Aim of the task: Reproduce the whole page on remote repositories word for word.
***** Page *****
2. Remote Repositories#

Learning Goals

After this lesson, you should be able to:

  • Explain what GitHub is and how it relates to Git

  • Create an SSH key in order to authenticate with GitHub

  • Explain the difference between a local and remote repository

  • Clone a remote repository (on GitHub) to your computer

  • Push changes to a remote repository

  • Pull changes from a remote repository

As a distributed version control system (Section 1.1.1), one of Git’s major features is that you can share commits between repositories. From the perspective of a repository, the repository is local and all other repositories are remote. Remote repositories, or remotes, are typically stored on some other computer connected to yours by a network (such as the Internet). In this chapter, you’ll learn how to use Git to send and receive commits from remote repositories.

2.1. GitHub#

GitHub is a hosting service for Git repositories, much like Google Drive and Dropbox are hosting services for files. You don’t have to use GitHub or competing services (such as GitLab and BitBucket) in order to use Git, but doing so provides a convenient way to share, collaborate on, and back up repositories.

Important

Keep in mind that Git and GitHub are different things. Git is a version control system, while GitHub is a hosting service built to support Git.

We’ll use a remote repository hosted on GitHub to demonstrate how to share commits, but all of the Git commands described will work with any remote repository.

2.1.1. Making an Account#

To use GitHub, you need to make a (free) account. Go to GitHub and click “Sign Up” in the top-right corner of the page. This should take you to a form, which asks you to enter a username, email address, and password. After you’ve entered in this information (and completed a quick CAPTCHA), GitHub will make you an account. Then, the site will prompt you to complete an optional survey. Fill it out, or scroll to the bottom to skip it.

Either way, you’ll need to then verify your email address. Go to your inbox and look for an email from GitHub. Click the “Verify email address” button. Doing so will take you to your profile, where, if you’d like, you can add a few details about yourself.

You now have a GitHub account!
***** Stored data *****
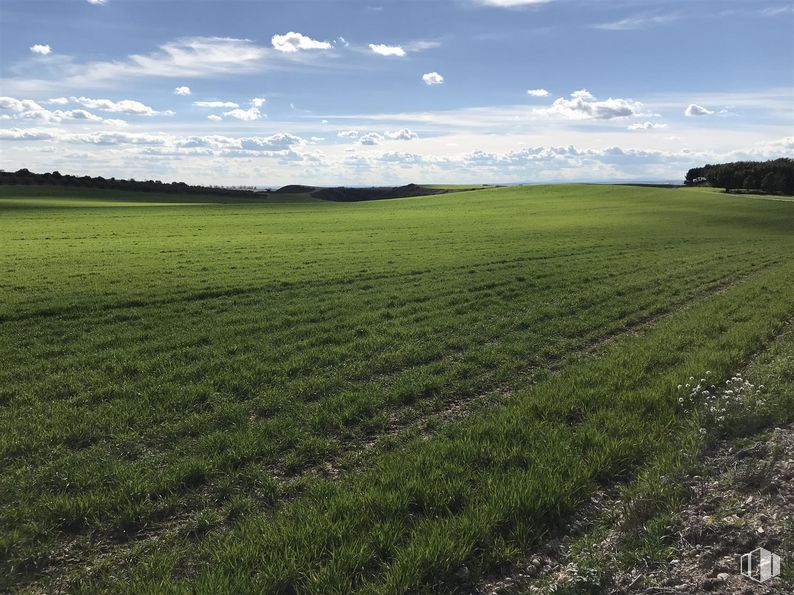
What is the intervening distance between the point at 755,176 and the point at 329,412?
130 m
*****
Output below:
2. Remote Repositories#

Learning Goals

After this lesson, you should be able to:

  • Explain what GitHub is and how it relates to Git

  • Create an SSH key in order to authenticate with GitHub

  • Explain the difference between a local and remote repository

  • Clone a remote repository (on GitHub) to your computer

  • Push changes to a remote repository

  • Pull changes from a remote repository

As a distributed version control system (Section 1.1.1), one of Git’s major features is that you can share commits between repositories. From the perspective of a repository, the repository is local and all other repositories are remote. Remote repositories, or remotes, are typically stored on some other computer connected to yours by a network (such as the Internet). In this chapter, you’ll learn how to use Git to send and receive commits from remote repositories.

2.1. GitHub#

GitHub is a hosting service for Git repositories, much like Google Drive and Dropbox are hosting services for files. You don’t have to use GitHub or competing services (such as GitLab and BitBucket) in order to use Git, but doing so provides a convenient way to share, collaborate on, and back up repositories.

Important

Keep in mind that Git and GitHub are different things. Git is a version control system, while GitHub is a hosting service built to support Git.

We’ll use a remote repository hosted on GitHub to demonstrate how to share commits, but all of the Git commands described will work with any remote repository.

2.1.1. Making an Account#

To use GitHub, you need to make a (free) account. Go to GitHub and click “Sign Up” in the top-right corner of the page. This should take you to a form, which asks you to enter a username, email address, and password. After you’ve entered in this information (and completed a quick CAPTCHA), GitHub will make you an account. Then, the site will prompt you to complete an optional survey. Fill it out, or scroll to the bottom to skip it.

Either way, you’ll need to then verify your email address. Go to your inbox and look for an email from GitHub. Click the “Verify email address” button. Doing so will take you to your profile, where, if you’d like, you can add a few details about yourself.

You now have a GitHub account!